Übrigens …

Ödipus im Mülheim, Theater an der Ruhr

Ödipus aus dem Weltall

Ein milder Sommerabend, Dämmerung liegt über der purpurrot, hochglanzlackierten Bühne im Raffelbergpark. Im Hintergrund eine angedeutete Felswand in leichtem Bühnennebel, davor Brocken, auf denen weiße Masken mit blondem Haarschopf liegen.

Aus einem Lautsprecher dröhnt es während des Einlasses: „Herzliche Grüße an alle!“ Doch hört man genauer hin, sind nicht wir mit dem Gruß gemeint, er richtet sich vielmehr an mögliche außerirdische Lebewesen in fernen Galaxien. Er ist Teil einer Soundcollage, in der uns der Tagesschausprecher vom 5. September 1977 ankündigt, dass die NASA die Raumsonde VOYAGER mit der „Goldenen Schallplatte“ ins All geschickt habe. Auf eben diesem (vergoldeten) Tonträger sind Bild und Audiobotschaften über unser Erdenleben in 55 Sprachen an vermutete Außerirdische gerichtet. Die Grüße, die uns erreichen, sind also während der Aufführung seit genau 17.162 Tagen unterwegs und in 24,59- Milliarden Kilometern Entfernung gleichfalls zu hören.

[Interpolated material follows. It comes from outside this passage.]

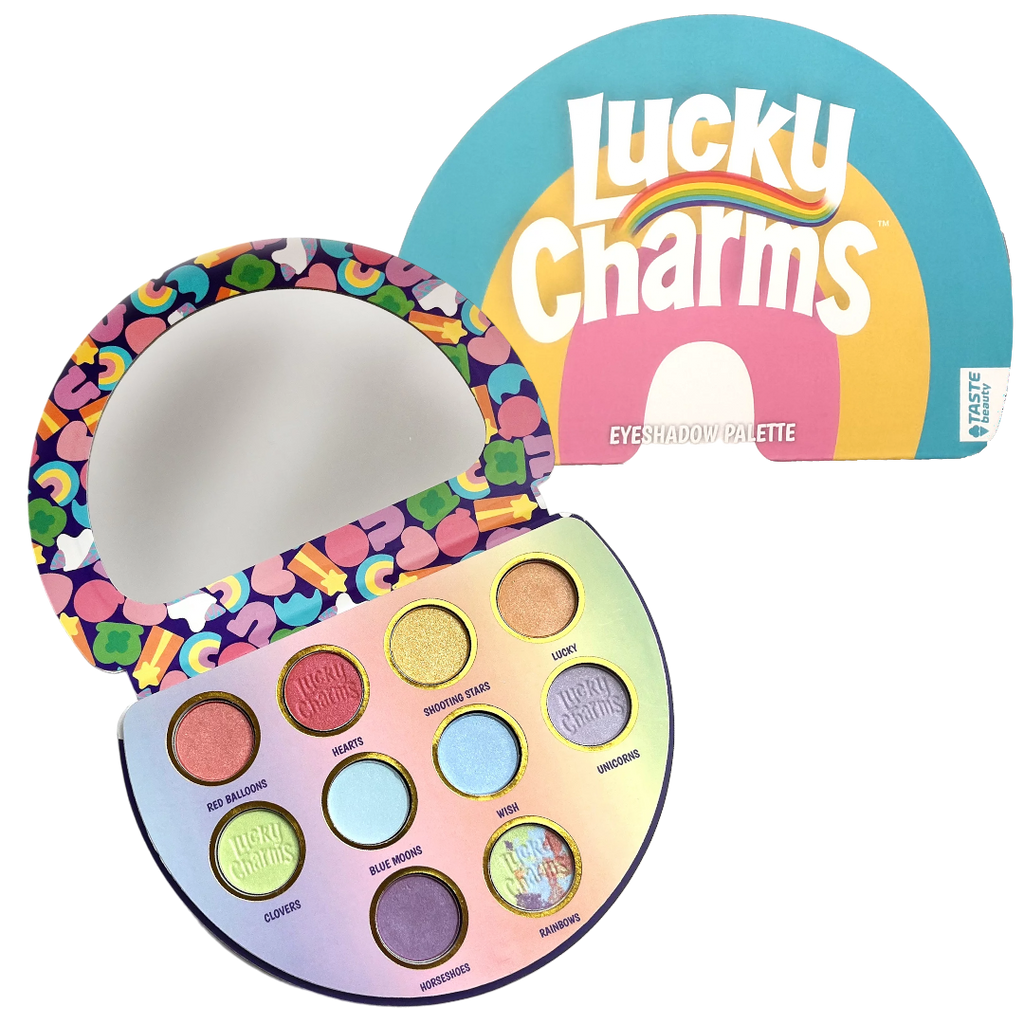 Lucky Charms Eyeshadow Palette - 0.35oz (10g)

Der Sound geht über in sphärische Klänge und ganz langsam lösen sich acht weiße arglose Gestalten aus dem Wald. In aufwendigen, geschlechtsneutralen Gewändern, die Köpfe durch weiße, gefleckte Transparente anonymisiert, schieben sie sich langsam auf die Bühne, verneigen sich vor den Masken, nach denen dann , einer nach dem anderen zu greifen versucht. Doch bei jeder Berührung ertönen Schmerzensschreie, nur stöhnend und kämpfend gelingt es, die Maske aufzusetzen und erst nach einer Weile der Beruhigung findet man zur menschlichen Sprache, erst die Maske ermöglicht dem arglosen Körper menschliches Verständnis, erst mit ihr vermag man, sich den irdischen Problemen zu nähern. Durch die Masken zu „Personen“ geworden, nähern sich die Figuren einem der großen kanonischen Stoffe der dramatischen Literatur, den Sophokles vor zweieinhalb Jahrtausenden auf die Bühne brachte: Ödipus.

Die Regisseure Alexander Klessinger und Mats Süthoff arbeiten in Mülheim mit der Übersetzung von Roland Schimmelpfennig (dem mittleren Teil des fünfteiligen ANTHROPOLIS-Marathons im Deutschen Schauspielhaus Hamburg) und wagen es, den uralten, viel gespielten Stoff weiterzudenken in eine wie immer geartete Zukunft.

Wie im alten Griechenland - unter freiem Himmel und hinter Masken – schicken sie rätselhafte Gestalten auf die Bühne, die zunächst unwissend, sich dem Stoff aus ganz fremder Perspektive nähern.

Mit den optisch verfremdeten Figuren - möglicherweise Aliens aus dem Weltall – nähern wir uns der tragischen Geschichte: König Ödipus muss den Mörder seines Vorgängers Laios finden, um das Land vor dem Untergang durch die tödliche Seuche zu retten. Dabei kommen Vatermord und Inzest ans Licht. Aber nicht minder dramatisch die Hybris der Großen, die glauben, sich mit ihrer Vernunft und Macht allen Prophezeiungen widersetzen zu können. Die Fremdheit der Gestalten auf der Suche nach dem Menschsein verstärkt dabei die Frage, die alles überlagert: Was ist der Mensch?

Großartig, wie Paulina Alpen aus der Anonymität der Figuren heraustritt, jetzt mit den Masken allein auf der Bühne , nimmt sie auf einem der roten Blöcke Platz und setzt zu ihrem großen Schlussmonolog an. Sie legt die Maske ab, mit und ohne die Verfremdung, mit und ohne Augenlicht verkörpert sie eindrucksvoll den wahrheitssuchenden Menschen.

Inzwischen ist es dunkel geworden, geheimnisvoll blinkt über dem Park ein rot-grünes Licht auf. Eine Drohne? Ein Gruß aus dem All? Begeisterter Beifall für einen außerordentlichen Theaterabend bei dem alles stimmte: die Sprache, das Licht, der Sound, der Ort.